* Given exercise
Show every line below that contains the string "detection", copying each one in full.

**** Material shown ****

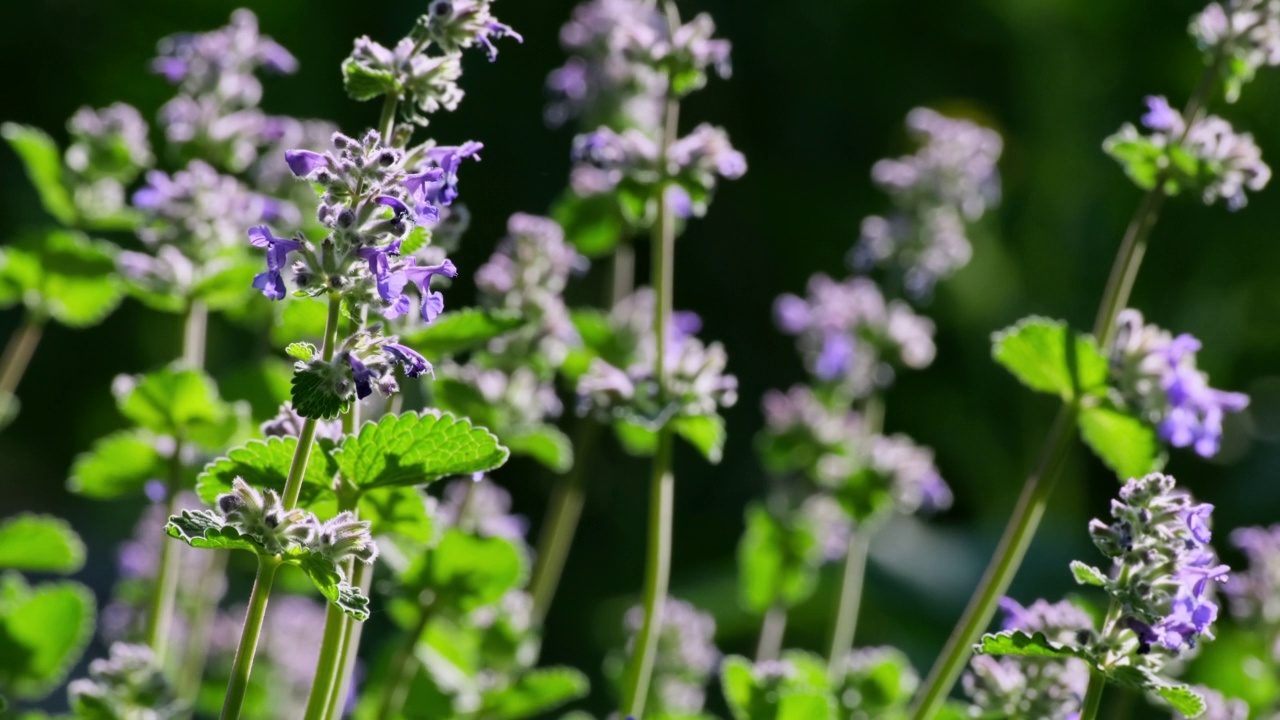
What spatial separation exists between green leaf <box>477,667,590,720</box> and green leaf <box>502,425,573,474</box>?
25 cm

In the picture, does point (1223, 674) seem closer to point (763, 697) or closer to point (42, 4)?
point (763, 697)

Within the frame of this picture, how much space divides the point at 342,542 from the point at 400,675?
45 cm

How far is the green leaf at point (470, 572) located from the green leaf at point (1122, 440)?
1.91 ft

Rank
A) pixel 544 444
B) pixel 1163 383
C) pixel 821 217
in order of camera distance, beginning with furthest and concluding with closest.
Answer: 1. pixel 821 217
2. pixel 544 444
3. pixel 1163 383

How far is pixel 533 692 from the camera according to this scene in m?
1.32

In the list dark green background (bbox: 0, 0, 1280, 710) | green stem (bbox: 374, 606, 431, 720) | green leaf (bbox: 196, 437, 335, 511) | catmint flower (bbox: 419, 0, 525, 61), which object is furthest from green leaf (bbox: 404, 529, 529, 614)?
dark green background (bbox: 0, 0, 1280, 710)

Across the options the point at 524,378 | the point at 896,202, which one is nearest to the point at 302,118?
the point at 896,202

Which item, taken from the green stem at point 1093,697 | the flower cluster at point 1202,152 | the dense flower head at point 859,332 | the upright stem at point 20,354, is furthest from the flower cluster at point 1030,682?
the upright stem at point 20,354

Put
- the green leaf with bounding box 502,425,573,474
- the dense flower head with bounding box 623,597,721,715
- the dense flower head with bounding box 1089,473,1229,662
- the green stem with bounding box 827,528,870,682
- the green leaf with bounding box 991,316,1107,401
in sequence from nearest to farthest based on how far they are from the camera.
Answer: the dense flower head with bounding box 1089,473,1229,662 < the green leaf with bounding box 991,316,1107,401 < the green leaf with bounding box 502,425,573,474 < the green stem with bounding box 827,528,870,682 < the dense flower head with bounding box 623,597,721,715

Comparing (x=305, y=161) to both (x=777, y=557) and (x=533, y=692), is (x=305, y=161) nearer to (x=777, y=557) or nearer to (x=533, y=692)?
(x=533, y=692)

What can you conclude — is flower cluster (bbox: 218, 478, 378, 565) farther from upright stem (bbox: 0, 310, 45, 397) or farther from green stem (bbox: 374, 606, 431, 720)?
upright stem (bbox: 0, 310, 45, 397)

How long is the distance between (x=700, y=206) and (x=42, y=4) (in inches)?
165

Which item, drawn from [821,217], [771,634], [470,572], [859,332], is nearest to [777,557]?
[771,634]

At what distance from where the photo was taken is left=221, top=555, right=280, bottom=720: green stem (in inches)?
32.9
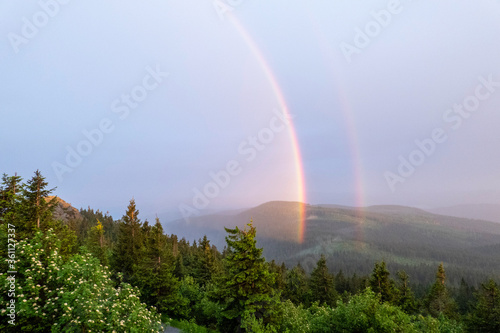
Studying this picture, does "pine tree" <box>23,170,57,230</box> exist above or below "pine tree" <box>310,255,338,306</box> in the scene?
above

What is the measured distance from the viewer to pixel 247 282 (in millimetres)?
21672

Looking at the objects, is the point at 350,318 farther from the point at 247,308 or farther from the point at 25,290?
the point at 25,290

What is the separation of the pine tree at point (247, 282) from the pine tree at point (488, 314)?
43651mm

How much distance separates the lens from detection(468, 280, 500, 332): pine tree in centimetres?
4203

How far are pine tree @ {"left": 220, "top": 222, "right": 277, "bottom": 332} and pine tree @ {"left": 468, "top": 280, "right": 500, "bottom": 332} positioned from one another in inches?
1719

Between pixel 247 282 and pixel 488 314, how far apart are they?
46.5m

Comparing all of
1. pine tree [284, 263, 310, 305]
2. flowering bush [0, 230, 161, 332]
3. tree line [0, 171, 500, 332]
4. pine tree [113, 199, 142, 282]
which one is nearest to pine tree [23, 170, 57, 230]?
tree line [0, 171, 500, 332]

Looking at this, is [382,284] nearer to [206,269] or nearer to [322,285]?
[322,285]

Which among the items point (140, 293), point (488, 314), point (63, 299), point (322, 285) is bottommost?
point (488, 314)

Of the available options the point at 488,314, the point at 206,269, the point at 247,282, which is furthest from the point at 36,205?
the point at 488,314

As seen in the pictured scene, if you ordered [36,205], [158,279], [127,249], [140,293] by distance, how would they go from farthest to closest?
[127,249], [158,279], [36,205], [140,293]

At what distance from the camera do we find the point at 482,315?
43875 mm

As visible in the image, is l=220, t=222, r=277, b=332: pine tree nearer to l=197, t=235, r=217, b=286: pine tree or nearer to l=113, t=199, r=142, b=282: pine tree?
l=113, t=199, r=142, b=282: pine tree

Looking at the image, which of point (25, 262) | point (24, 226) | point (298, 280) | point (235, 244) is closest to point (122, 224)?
point (24, 226)
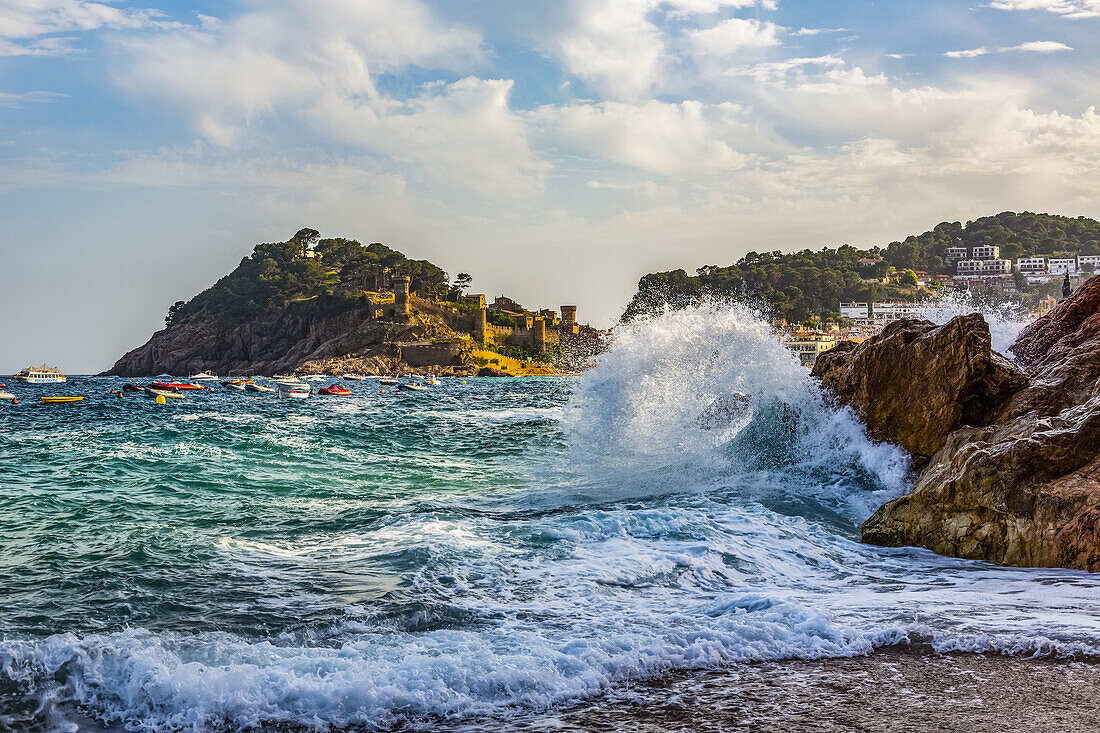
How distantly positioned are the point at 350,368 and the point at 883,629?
11892cm

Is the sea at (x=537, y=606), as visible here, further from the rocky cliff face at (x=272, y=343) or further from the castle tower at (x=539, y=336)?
the castle tower at (x=539, y=336)

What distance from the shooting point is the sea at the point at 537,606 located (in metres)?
3.57

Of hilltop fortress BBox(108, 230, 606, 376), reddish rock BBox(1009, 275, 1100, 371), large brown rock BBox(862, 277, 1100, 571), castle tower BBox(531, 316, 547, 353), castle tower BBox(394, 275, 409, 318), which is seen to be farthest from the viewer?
castle tower BBox(531, 316, 547, 353)

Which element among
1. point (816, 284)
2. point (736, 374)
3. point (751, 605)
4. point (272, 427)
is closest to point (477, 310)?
point (816, 284)

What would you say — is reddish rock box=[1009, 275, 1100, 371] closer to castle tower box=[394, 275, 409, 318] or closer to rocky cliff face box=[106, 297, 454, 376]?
rocky cliff face box=[106, 297, 454, 376]

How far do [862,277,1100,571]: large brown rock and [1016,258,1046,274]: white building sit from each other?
143751mm

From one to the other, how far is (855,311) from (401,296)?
70.1m

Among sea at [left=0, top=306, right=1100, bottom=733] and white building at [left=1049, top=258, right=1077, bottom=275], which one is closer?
sea at [left=0, top=306, right=1100, bottom=733]

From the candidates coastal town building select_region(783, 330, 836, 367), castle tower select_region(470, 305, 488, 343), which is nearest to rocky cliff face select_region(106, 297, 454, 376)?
castle tower select_region(470, 305, 488, 343)

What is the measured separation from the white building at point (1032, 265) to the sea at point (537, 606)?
466 feet

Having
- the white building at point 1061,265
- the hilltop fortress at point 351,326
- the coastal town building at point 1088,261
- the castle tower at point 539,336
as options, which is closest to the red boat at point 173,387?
the hilltop fortress at point 351,326

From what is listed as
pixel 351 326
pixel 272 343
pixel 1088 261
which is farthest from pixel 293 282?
pixel 1088 261

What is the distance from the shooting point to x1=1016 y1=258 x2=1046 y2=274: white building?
131750mm

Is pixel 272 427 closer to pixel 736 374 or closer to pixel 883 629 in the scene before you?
pixel 736 374
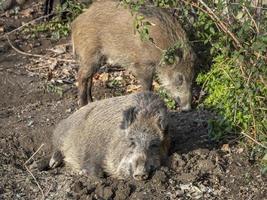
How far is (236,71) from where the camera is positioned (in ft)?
17.7

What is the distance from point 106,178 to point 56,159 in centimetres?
61

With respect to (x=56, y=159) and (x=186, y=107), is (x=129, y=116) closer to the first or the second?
(x=56, y=159)

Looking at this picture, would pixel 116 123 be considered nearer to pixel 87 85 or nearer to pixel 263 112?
pixel 263 112

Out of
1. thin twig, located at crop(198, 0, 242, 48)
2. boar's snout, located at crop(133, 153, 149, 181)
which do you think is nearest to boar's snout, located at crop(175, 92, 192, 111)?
thin twig, located at crop(198, 0, 242, 48)

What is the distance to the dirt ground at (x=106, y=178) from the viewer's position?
488cm

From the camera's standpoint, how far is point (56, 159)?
549 cm

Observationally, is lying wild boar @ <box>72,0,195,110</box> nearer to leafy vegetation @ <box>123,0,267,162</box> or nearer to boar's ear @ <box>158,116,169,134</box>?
leafy vegetation @ <box>123,0,267,162</box>

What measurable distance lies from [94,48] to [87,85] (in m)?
0.41

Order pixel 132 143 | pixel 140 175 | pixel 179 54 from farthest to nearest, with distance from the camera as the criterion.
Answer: pixel 179 54 < pixel 132 143 < pixel 140 175

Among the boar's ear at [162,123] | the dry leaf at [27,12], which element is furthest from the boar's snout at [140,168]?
the dry leaf at [27,12]

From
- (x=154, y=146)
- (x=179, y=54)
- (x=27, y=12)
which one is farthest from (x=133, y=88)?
(x=27, y=12)

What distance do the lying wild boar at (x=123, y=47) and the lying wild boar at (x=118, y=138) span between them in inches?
66.9

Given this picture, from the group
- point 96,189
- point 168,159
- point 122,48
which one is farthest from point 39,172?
point 122,48

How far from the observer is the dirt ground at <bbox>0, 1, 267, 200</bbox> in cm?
488
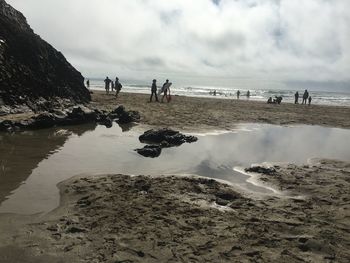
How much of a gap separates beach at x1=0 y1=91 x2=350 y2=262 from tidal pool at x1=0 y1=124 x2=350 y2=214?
60 centimetres

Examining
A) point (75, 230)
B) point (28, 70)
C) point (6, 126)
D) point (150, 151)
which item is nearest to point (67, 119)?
point (6, 126)

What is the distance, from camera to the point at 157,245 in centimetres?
602

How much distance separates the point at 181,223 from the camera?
22.6 feet

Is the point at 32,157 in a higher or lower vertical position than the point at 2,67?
lower

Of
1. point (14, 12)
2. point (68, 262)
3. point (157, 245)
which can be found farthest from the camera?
point (14, 12)

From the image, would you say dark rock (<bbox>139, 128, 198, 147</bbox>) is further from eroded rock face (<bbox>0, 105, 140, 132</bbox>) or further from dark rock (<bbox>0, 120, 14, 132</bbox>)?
dark rock (<bbox>0, 120, 14, 132</bbox>)

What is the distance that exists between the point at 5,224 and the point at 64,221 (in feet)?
3.12

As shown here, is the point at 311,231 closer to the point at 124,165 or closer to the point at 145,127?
the point at 124,165

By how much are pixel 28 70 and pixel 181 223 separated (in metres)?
15.6

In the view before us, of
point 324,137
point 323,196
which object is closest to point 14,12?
point 324,137

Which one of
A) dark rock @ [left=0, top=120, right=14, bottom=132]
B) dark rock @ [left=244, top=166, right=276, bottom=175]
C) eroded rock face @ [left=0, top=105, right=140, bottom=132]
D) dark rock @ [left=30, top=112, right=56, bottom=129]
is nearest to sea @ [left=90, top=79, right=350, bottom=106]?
eroded rock face @ [left=0, top=105, right=140, bottom=132]

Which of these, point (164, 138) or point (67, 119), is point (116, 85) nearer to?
point (67, 119)

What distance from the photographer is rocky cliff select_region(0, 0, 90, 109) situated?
1780 cm

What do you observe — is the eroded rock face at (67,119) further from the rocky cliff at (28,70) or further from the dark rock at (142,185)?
the dark rock at (142,185)
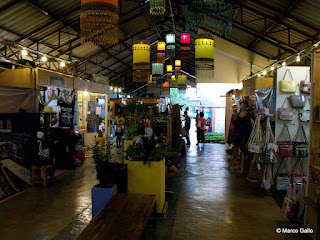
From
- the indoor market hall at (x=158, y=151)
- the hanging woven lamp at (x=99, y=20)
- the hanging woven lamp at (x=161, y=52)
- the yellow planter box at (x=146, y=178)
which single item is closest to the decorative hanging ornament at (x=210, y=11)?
the indoor market hall at (x=158, y=151)

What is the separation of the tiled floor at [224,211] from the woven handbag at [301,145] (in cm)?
108

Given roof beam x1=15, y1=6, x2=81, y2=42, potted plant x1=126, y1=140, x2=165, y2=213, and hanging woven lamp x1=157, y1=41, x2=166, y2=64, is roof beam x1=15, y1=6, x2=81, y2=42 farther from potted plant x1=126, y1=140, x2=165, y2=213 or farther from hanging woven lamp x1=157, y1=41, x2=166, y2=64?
potted plant x1=126, y1=140, x2=165, y2=213

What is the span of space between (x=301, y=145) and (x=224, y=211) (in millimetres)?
2153

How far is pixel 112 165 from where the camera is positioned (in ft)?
13.1

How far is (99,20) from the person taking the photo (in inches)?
131

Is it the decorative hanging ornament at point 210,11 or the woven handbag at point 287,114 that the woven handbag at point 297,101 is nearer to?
the woven handbag at point 287,114

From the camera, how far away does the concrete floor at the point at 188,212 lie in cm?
368

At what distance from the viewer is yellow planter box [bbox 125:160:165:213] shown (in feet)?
13.5

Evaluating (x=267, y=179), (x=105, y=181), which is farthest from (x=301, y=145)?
(x=105, y=181)

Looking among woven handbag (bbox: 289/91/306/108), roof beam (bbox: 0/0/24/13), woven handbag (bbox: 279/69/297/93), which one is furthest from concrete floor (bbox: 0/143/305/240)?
roof beam (bbox: 0/0/24/13)

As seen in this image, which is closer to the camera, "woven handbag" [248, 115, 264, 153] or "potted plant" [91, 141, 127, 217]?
"potted plant" [91, 141, 127, 217]

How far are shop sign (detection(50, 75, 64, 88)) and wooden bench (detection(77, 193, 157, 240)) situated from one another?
15.8 feet

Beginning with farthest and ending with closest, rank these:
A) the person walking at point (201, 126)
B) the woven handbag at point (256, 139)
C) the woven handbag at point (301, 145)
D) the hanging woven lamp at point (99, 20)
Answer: the person walking at point (201, 126)
the woven handbag at point (256, 139)
the woven handbag at point (301, 145)
the hanging woven lamp at point (99, 20)

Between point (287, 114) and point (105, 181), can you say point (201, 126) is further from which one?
point (105, 181)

****

* Task output
How much distance separates the lens from detection(468, 280, 500, 332): pine tree in centimetres?
How far are shop sign (detection(50, 75, 64, 88)) and wooden bench (detection(77, 193, 157, 240)) situated from one another?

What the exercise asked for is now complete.